L’arazzo “Ottobre” presenta i segni zodiacali dello Scorpione e della Bilancia in alto a destra. La scena rappresentata è ambientata in una sala aperta verso l’esterno da tre portali che lasciano intravedere un paesaggio spoglio e autunnale. Seduto all’interno di un recinto squadrato, un personaggio indica il Sole e tiene aperto un libro che, grazie all’iscrizione, rivela l’identità della figura: è un fattore di Gian Giacomo Trivulzio impegnato nella raccolta annuale dei tributi. Gli agricoltori gli consegnano i frutti della stagione, dovuti al padrone secondo un contratto di mezzadria. Sulla spalla reca un bastone a cui è appesa la chiave dei forzieri e il libro e la penna che ha con sé sono dei chiari attributi “di categoria”. A sinistra un contadino porge delle pere e un altro reca uno stampo per il formaggio. Una contadina a destra regge un mazzo di carote e una sua compagna regge una cesta piena di ravanelli sulla testa, mentre a terra sono posati cesti di mele, pere, rape e carote.
Su un cartiglio è scritta la didascalia che descrive il mese: «Ottobre insegna a rendere alla terra i grani, a provvedere alla stalla, alle api, alle vigne e alle mele, e a far innesti sugli alberi» («FRVMENTA TERRAE REDDERE / STABVLIS. APIBVS ET VINEIS / CAVERE. POMISQVE. INSERI / OCTOBER ARMOREM ET MONET»).

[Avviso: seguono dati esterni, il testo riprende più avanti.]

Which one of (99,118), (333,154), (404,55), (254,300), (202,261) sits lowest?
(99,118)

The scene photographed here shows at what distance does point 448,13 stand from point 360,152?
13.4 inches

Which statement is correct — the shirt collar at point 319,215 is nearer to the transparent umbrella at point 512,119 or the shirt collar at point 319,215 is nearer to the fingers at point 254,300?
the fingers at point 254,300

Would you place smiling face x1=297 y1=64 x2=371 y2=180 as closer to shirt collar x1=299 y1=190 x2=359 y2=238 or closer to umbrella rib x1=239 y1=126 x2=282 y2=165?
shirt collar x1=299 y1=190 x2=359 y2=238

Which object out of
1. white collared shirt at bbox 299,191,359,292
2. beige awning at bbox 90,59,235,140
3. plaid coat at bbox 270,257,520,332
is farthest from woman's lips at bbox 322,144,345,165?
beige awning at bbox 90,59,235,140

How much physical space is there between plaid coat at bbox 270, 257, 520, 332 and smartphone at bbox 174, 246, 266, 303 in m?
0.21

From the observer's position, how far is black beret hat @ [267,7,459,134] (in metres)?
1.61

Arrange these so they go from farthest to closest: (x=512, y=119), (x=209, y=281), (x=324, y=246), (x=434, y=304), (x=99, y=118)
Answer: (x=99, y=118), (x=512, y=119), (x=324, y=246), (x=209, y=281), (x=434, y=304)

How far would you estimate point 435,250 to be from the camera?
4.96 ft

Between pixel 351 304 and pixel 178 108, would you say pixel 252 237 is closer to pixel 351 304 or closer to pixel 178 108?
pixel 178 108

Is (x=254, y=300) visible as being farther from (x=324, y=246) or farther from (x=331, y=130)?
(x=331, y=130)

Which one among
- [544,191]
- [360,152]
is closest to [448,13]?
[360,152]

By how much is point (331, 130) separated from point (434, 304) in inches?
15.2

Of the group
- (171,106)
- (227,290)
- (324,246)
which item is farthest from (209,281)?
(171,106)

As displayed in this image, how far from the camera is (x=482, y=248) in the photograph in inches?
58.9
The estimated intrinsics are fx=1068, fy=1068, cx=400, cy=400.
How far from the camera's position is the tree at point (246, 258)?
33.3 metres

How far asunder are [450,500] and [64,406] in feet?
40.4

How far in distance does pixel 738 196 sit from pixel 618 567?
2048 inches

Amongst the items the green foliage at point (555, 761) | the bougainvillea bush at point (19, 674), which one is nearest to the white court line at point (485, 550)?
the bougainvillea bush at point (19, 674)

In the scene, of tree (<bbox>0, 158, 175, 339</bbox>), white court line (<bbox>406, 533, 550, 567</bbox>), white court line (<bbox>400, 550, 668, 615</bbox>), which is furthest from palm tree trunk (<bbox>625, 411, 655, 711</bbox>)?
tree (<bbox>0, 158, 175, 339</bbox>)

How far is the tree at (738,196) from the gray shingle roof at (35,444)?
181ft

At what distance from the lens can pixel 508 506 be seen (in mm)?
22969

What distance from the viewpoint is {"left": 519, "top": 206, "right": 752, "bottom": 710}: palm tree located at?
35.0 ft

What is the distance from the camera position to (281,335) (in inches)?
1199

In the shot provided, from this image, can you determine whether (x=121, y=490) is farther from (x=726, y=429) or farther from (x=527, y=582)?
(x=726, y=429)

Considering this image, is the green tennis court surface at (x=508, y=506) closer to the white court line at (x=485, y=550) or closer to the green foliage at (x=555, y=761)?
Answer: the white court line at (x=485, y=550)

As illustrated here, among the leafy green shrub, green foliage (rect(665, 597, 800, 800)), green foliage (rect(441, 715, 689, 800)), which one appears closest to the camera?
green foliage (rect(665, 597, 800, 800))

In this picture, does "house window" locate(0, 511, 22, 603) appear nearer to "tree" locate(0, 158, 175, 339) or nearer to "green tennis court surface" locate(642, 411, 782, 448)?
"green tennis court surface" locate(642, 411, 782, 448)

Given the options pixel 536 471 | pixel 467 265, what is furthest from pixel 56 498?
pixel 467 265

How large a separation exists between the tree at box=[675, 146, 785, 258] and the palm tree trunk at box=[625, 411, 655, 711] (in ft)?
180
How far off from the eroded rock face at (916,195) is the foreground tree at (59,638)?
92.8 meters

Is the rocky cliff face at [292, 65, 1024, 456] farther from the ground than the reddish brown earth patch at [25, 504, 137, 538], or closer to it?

Il personaggio centrale non ha rapporti con la didascalia dell’arazzo e neanche con la tradizione iconografica dell’epoca dei calendari italiani, in cui il mese di Ottobre veniva illustrato con la rappresentazione delle attività agricole stagionali, come aratura e semina, o con l’assaggio del vino nuovo. Qui Bramantino sceglie di prestare omaggio al committente Trivulzio, alludendo alla sua ricchezza fondiaria, e di riunire così anche i prodotti agricoli della stagione, come in una vetrina, a simboleggiare l’Autunno.